Short task A — Can you quote, word for word, the part of the Encog normalization thread below, starting at "(2) *How do" and ending at "and/or unused columns."?
***** Passage provided
In Encog 3.x, how do you normalize data, use it for training, and denormalize results?
There is no good documentation on this and a simple example that applies each of these would go a long way in reducing the learning curve on Encog. I haven't figured it all out yet, but here are some resources.
(1) *How does Encog 3.0 Normalize?*
This code is ok for saving a new normalized csv. It is not clear here though how to take the AnalystNormalizeCSV and convert it to an MLDataSet to actually use it.
EncogAnalyst analyst = new EncogAnalyst();
AnalystWizard wizard = new AnalystWizard(analyst);
wizard.wizard(sourceFile, true, AnalystFileFormat.DECPNT_COMMA);
final AnalystNormalizeCSV norm = new AnalystNormalizeCSV();
norm.analyze(sourceFile, true, CSVFormat.ENGLISH, analyst);
norm.setOutputFormat(CSVFormat.ENGLISH);
norm.setProduceOutputHeaders(true);
norm.normalize(targetFile)
(2) *How do I normalize a CSV file with Encog (Java)*
This code is, again, ok for producing a normalized csv output. But it is unclear on how to take the normalized data and actually apply it. There is a method for setting the target as an MLData, but it assumes all columns are inputs and doesn't leave room for any ideals. Furthermore, both of these options are difficult to use when the file has headers and/or unused columns.
try {
File rawFile = new File(MYDIR, "iris.csv");
// download Iris data from UCI
if (rawFile.exists()) {
System.out.println("Data already downloaded to: " + rawFile.getPath());
} else {
System.out.println("Downloading iris data to: " + rawFile.getPath());
BotUtil.downloadPage(new URL("http://archive.ics.uci.edu/ml/machine-learning-databases/iris/iris.data"), rawFile);
}
// define the format of the iris data
DataNormalization norm = new DataNormalization();
InputField inputSepalLength, inputSepalWidth, inputPetalLength, inputPetalWidth;
InputFieldCSVText inputClass;
norm.addInputField(inputSepalLength = new InputFieldCSV(true, rawFile, 0));
norm.addInputField(inputSepalWidth = new InputFieldCSV(true, rawFile, 1));
norm.addInputField(inputPetalLength = new InputFieldCSV(true, rawFile, 2));
norm.addInputField(inputPetalWidth = new InputFieldCSV(true, rawFile, 3));
norm.addInputField(inputClass = new InputFieldCSVText(true, rawFile, 4));
inputClass.addMapping("Iris-setosa");
inputClass.addMapping("Iris-versicolor");
inputClass.addMapping("Iris-virginica");
// define how we should normalize
norm.addOutputField(new OutputFieldRangeMapped(inputSepalLength, 0, 1));
norm.addOutputField(new OutputFieldRangeMapped(inputSepalWidth, 0, 1));
norm.addOutputField(new OutputFieldRangeMapped(inputPetalLength, 0, 1));
norm.addOutputField(new OutputFieldRangeMapped(inputPetalWidth, 0, 1));
norm.addOutputField(new OutputOneOf(inputClass, 1, 0));
// define where the output should go
File outputFile = new File(MYDIR, "iris_normalized.csv");
norm.setCSVFormat(CSVFormat.ENGLISH);
norm.setTarget(new NormalizationStorageCSV(CSVFormat.ENGLISH, outputFile));
// process
norm.setReport(new ConsoleStatusReportable());
norm.process();
System.out.println("Output written to: " + rawFile.getPath());
} catch (Exception ex) {
ex.printStackTrace();
}
(3) *Denormalizing*
I'm at a total loss for how to take all of this and denormalize according to the appropriate data-type's max's and min's.
**********
***** Provided data
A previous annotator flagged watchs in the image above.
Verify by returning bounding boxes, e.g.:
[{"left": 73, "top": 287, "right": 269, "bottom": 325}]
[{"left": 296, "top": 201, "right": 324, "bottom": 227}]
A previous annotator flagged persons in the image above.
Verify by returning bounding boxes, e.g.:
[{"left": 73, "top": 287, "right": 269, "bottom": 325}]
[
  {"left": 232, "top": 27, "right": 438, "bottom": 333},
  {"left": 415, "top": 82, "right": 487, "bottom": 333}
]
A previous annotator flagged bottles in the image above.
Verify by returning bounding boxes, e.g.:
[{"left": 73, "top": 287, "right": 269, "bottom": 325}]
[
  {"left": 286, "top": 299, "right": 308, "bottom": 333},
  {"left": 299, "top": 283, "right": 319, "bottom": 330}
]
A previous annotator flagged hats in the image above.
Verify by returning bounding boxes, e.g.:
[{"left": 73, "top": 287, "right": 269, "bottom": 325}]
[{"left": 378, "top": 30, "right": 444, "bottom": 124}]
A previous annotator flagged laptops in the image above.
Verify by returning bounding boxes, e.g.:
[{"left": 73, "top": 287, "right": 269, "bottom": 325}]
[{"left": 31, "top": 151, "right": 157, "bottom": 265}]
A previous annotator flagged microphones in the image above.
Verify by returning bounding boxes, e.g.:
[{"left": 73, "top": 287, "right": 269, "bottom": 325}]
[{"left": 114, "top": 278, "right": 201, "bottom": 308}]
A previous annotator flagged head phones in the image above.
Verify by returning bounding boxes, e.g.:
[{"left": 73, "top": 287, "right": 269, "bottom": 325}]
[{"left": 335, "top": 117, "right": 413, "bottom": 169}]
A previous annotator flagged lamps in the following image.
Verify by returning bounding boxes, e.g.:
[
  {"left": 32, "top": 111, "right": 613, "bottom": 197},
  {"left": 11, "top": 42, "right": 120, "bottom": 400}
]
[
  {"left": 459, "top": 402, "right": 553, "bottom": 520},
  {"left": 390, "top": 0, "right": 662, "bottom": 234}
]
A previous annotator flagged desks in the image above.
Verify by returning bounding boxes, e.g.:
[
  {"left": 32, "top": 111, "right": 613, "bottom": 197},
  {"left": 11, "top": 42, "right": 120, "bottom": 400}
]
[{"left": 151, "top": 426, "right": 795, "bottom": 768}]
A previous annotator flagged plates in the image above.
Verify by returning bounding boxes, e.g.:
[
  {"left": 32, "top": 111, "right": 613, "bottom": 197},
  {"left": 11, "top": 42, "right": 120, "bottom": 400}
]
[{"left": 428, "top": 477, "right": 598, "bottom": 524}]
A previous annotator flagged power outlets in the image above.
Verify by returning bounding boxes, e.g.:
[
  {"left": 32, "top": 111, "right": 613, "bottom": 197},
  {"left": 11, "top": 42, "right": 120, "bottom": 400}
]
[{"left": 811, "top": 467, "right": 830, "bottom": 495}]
**********
Short task B — Could you reproduce the records above, requests included, starting at the line containing "A previous annotator flagged desks" and ending at the end of the records, with every bounding box coordinate in the answers multiplied by 2.55 and rounded to a whole number, halves rounded up? Leave the sample coordinates in the requests unchanged.

Correct output A —
(2) *How do I normalize a CSV file with Encog (Java)*
This code is, again, ok for producing a normalized csv output. But it is unclear on how to take the normalized data and actually apply it. There is a method for setting the target as an MLData, but it assumes all columns are inputs and doesn't leave room for any ideals. Furthermore, both of these options are difficult to use when the file has headers and/or unused columns.

Correct output B —
A previous annotator flagged desks in the image above.
Verify by returning bounding boxes, e.g.:
[
  {"left": 32, "top": 111, "right": 613, "bottom": 197},
  {"left": 11, "top": 42, "right": 120, "bottom": 400}
]
[{"left": 385, "top": 1086, "right": 2027, "bottom": 1958}]
A previous annotator flagged plates in the image above.
Verify by returning bounding boxes, e.g.:
[
  {"left": 32, "top": 111, "right": 613, "bottom": 197},
  {"left": 11, "top": 42, "right": 120, "bottom": 400}
]
[{"left": 1091, "top": 1216, "right": 1525, "bottom": 1336}]
A previous annotator flagged power outlets in the image above.
Verify by returning bounding boxes, e.g.:
[
  {"left": 32, "top": 111, "right": 613, "bottom": 197},
  {"left": 11, "top": 42, "right": 120, "bottom": 400}
]
[{"left": 2068, "top": 1191, "right": 2117, "bottom": 1262}]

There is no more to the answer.